Sister grunts when Samson starts swiping disinfectant over one of her wounds. "My ship... They shot me right before I, I went to hyperspace, and then..." She starts to sit up again, but Nemec holds her down. "Where is she?"

"Your ship crashed in the jungle. Not much of it left, I'm afraid."

"No." She says your name again, softer this time, as Rex's arms tighten around you. "She was here, but... She can't be." You know the separation is for the best, that you'd be little more than a distraction if you were free, but it kills you just the same.

The two brothers exchange looks.

"Made sure of it," she mutters, and her head falls back against the table. "'s not safe."

You strain against the press of the Captain's vambraces, but he holds fast. "Rex, please."

Nemec offers her a comforting pat on the shoulder. "It's alright, vod, you're safe now. The Empire's not gonna find you here. We'll get you all taken care of."

But she keeps babbling, mumbling half-finished sentences that don't make any sense, about Kamino, Coruscant, the Empire, you.

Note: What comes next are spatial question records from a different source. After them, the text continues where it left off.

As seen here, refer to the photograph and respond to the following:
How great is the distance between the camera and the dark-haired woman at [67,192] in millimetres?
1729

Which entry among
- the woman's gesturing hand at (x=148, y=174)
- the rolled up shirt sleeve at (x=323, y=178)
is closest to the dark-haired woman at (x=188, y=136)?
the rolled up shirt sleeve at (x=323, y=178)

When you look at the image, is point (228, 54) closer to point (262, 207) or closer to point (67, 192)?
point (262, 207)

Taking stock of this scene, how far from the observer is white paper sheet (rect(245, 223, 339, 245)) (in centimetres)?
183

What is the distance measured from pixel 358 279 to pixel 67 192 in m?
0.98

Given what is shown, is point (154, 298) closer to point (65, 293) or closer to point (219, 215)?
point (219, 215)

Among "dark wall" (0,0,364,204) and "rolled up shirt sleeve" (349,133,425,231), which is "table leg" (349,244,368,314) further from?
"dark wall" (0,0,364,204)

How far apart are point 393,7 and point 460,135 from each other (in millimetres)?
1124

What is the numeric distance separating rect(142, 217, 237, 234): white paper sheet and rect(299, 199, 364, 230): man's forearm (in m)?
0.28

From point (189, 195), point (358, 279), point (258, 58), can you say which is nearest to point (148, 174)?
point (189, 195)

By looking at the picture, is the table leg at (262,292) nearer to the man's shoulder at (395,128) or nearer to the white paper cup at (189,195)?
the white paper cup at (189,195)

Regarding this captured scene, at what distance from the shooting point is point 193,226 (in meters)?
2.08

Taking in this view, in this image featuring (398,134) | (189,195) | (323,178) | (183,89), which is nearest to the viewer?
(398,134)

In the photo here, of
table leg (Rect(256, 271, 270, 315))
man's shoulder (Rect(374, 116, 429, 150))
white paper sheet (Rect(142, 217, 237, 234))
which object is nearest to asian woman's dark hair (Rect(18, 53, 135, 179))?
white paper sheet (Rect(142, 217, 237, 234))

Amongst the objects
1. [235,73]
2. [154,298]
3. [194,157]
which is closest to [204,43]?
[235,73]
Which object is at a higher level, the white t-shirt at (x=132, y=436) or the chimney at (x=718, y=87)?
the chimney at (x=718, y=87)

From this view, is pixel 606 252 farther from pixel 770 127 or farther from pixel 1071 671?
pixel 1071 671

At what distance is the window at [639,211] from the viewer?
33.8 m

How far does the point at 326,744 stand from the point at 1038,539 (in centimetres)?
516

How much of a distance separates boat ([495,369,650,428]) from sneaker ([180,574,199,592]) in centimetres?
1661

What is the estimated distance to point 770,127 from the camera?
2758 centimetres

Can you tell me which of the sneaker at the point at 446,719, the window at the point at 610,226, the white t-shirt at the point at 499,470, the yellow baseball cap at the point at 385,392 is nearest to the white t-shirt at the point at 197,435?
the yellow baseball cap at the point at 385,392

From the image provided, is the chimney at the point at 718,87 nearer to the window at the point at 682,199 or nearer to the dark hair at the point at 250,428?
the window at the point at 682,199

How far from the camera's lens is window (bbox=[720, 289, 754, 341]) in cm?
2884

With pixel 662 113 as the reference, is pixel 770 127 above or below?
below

She keeps asking for you as if she were indeed still stuck in a dream, caught somewhere else where the world is vast and hope is a sure thing.

"Promised her I'd come back. Never, never did. Now she's far away." She smiles in the prettiest way she ever has, half delirious and broken, and you swear nothing's ever hurt so much as this does. "She's... she's like, like starlight."

Samson's head tilts in your direction, eyes dark and tired, but you think he might be inclined to smile. He applies another bacta patch to the worst of the wounds with gentle, steady hands. "Tell us about her."

"She's gone," she laments. "She'll forget about me. 's, 's for the best..."

Later, though, when the boys are gone and she's lucid, you'll tell her just how wrong she is. You'll tell her how you would have waited a lifetime for her, you'll tell her that she's too deeply imprinted on your heart for you to ever love another. And you'll hold her 'til the stars fall from the sky, 'til the universe crumbles around you. You'll tell her that she is the truest starlight you've ever known, always illuminating the darkest night with her brilliantly shimmering heart and her undying hope. You'll tell her that she walks in starlight in another world, and you're simply blessed to follow along in her wake.